◆ **LIST OF TASKS**:
[a] Please repeat the Tommy McDonald article from "As a 5’9, 147" up to and including "stayed in Roy?", swapping "Albuquerque" for "Santa Fe".
[b] In the Tommy McDonald article, who recommended that Wilkinson give McDonald a look?
[c] Extend the Tommy McDonald article beyond its final sentence.

◆ **SOURCE EXTRACT**:

* * * * * * * * *

Spend five minutes with Tommy McDonald and you almost expect the 79-year old Sooner legend to buckle his chin strap and jump back onto Owen Field, ready to score another touchdown.

The years have done nothing to diminish McDonald’s enthusiasm about life and about his days with the greatest teams of the Bud Wilkinson era at Oklahoma.  McDonald grew up in New Mexico, but says he’s an Oklahoma boy at heart.

“It was a great four years of my life from 1953 to 1956. I mean, I never lost a college football game.  Only 17 of us can ever say that,” said McDonald, referring to his teammates who went through their careers during the Sooners NCAA record 47-game win streak.  “I can still hear Boomer Sooner and that stadium- I had never seen a stadium that full.  The Oklahoma fans were marvelous. I can’t say enough about them.  They always tried to make you feel at home.”

Tommy McDonald battling the Texas Longhorns
Tommy McDonald battling the Texas Longhorns

As a 5’9, 147 lb. halfback growing up in a the tiny town of Roy, NM, McDonald never dreamed of playing in front of thousands of fans. But when his family moved to Albuquerque and McDonald became the focus of Highland High Schools single-wing offense, his fortunes began to change.  Where would have McDonald’s life have taken him if he had stayed in Roy?

“My little rear end would have been on a tractor planting wheat,” joked McDonald.

Instead he wound up being All-State in football, basketball and track, but was still largely ignored by major football schools until Oklahoma basketball coach Bruce Drake spotted him in an all-star game and recommended that Wilkinson give McDonald a look.  Meeting Wilkinson was all it took for McDonald to choose the Sooners.

* * * * * * * * *

◆ **DATA SHOWN**:
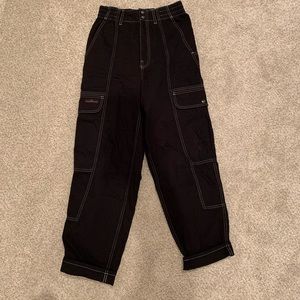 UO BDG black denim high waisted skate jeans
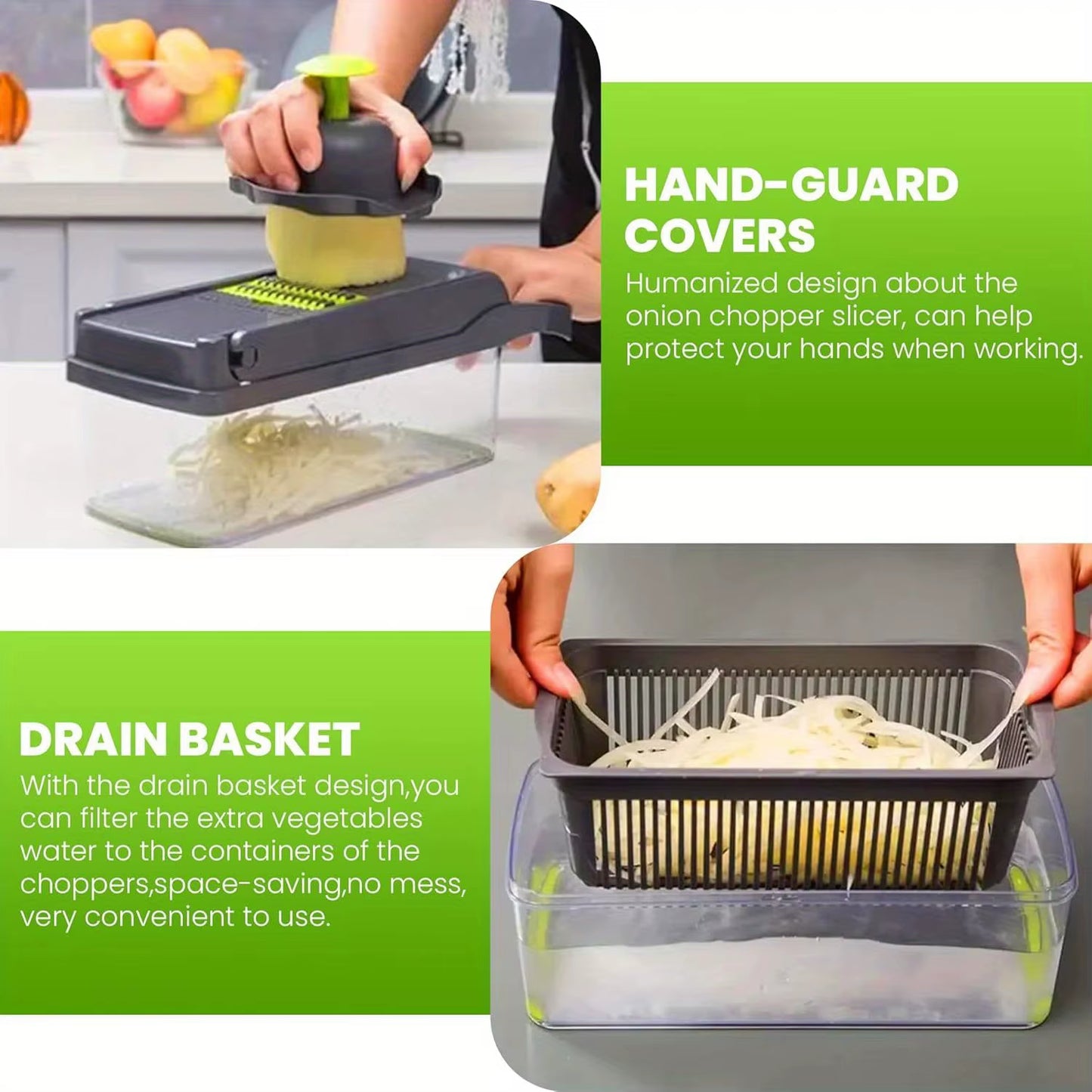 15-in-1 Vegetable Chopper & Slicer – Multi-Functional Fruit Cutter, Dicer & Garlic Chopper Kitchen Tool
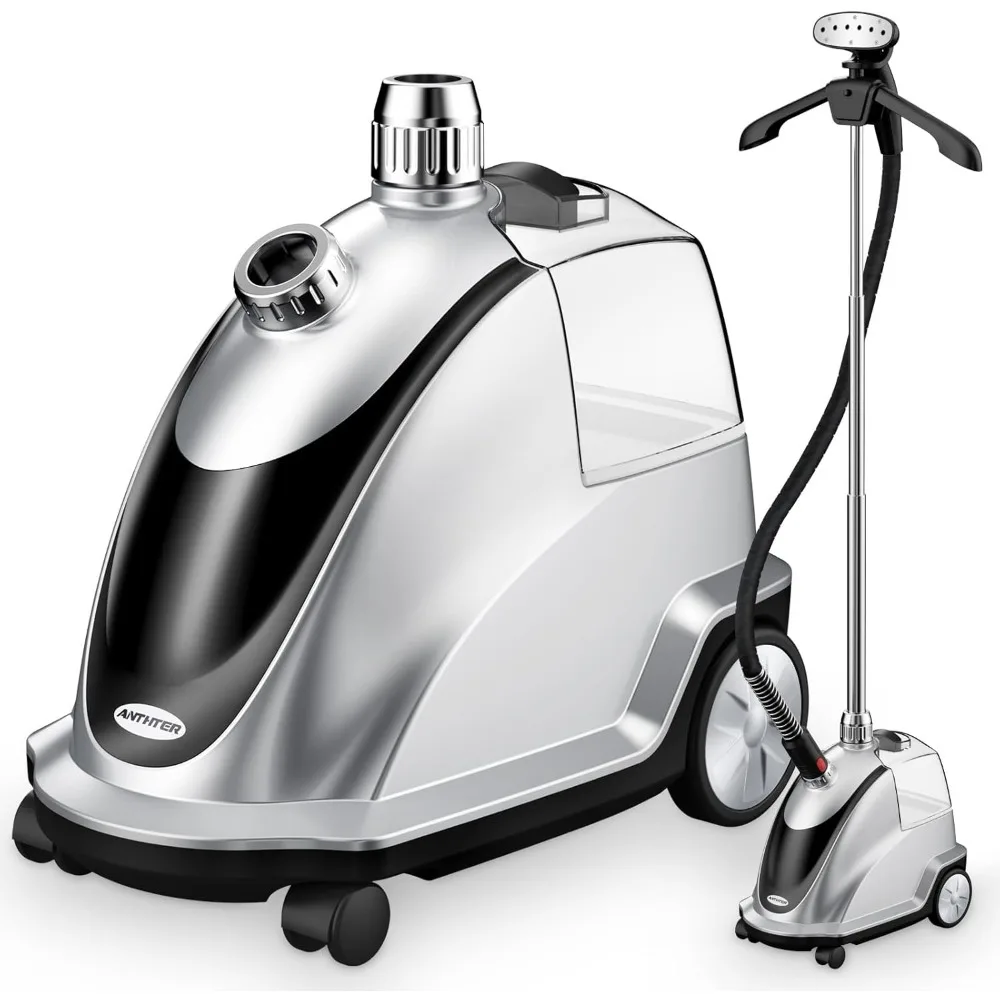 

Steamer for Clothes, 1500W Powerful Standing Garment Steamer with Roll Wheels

* * * * * * * * *

◆ **SOLVED PROBLEMS**:
[a]
As a 5’9, 147 lb. halfback growing up in a the tiny town of Roy, NM, McDonald never dreamed of playing in front of thousands of fans. But when his family moved to Santa Fe and McDonald became the focus of Highland High Schools single-wing offense, his fortunes began to change.  Where would have McDonald’s life have taken him if he had stayed in Roy?

[b] Oklahoma basketball coach Bruce Drake.

[c]
“Bud just overwhelmed you with his personality,” said McDonald.  “As soon as I met him, something clicked that said ‘you’d better go here’.  He was just so far ahead of everybody else at that time.”

Legendary coach Bud Wilkinson provided inspiration for McDonald
Legendary coach Bud Wilkinson provided inspiration for McDonald

McDonald credits Wilkinson’s innovative Split-T offense, a great coaching staff and an abundance of talent for Oklahoma’s magnificent performance during his three varsity years.  But the dominance of those Sooner teams  created problems for players when it came time for post-season awards.  Rarely did starters play more than half the game, as Wilkinson often platooned his first and second teams in alternate quarters.

Still, McDonald was able to garner the prestigious Maxwell Award and The Sporting News Player of the Year and finished third in the Heisman following his senior season despite getting only 110 carries during the season.

McDonald led a star-studded cast at OU
McDonald led a star-studded cast at OU

Midway through that 1956, OU had just rolled to a 40-0 win over Notre Dame and had outscored their first five opponents 223-12, recording four shutouts.  But in their sixth game at Colorado, in front of a national television audience, the Sooners found themselves trailing the Buffaloes 19-6 at halftime.  That’s when the most memorable moment of McDonald’s career took place.

“Coach Wilkinson came into the locker room and told us ‘You don’t deserve to wear that jersey today.  You’re letting that jersey that jersey down’,” remembered McDonald.  “He went on to talk about all the players that had built the program and how we were letting them down as well.  I don’t think they had to open the door after he got through.  We just about ran through the wall trying to get back on the field and Colorado couldn’t do a thing in the second half.  We scored 21 straight points and wound up winning 27-19.”

Capping his collegiate career by grabbing MVP honors at the North-South All-Star game, Mc Donald caught the eye of the Philadelphia Eagles, who picked him in the third round of the NFL draft.  At the time, pro football hadn’t yet taken over the nation’s interest, and McDonald did have his teaching degree from OU to fall back on.  Even though the $12,000 the Eagles offered him doesn’t sound like much now, it beat the $2,200 a year he could have earned in the classroom.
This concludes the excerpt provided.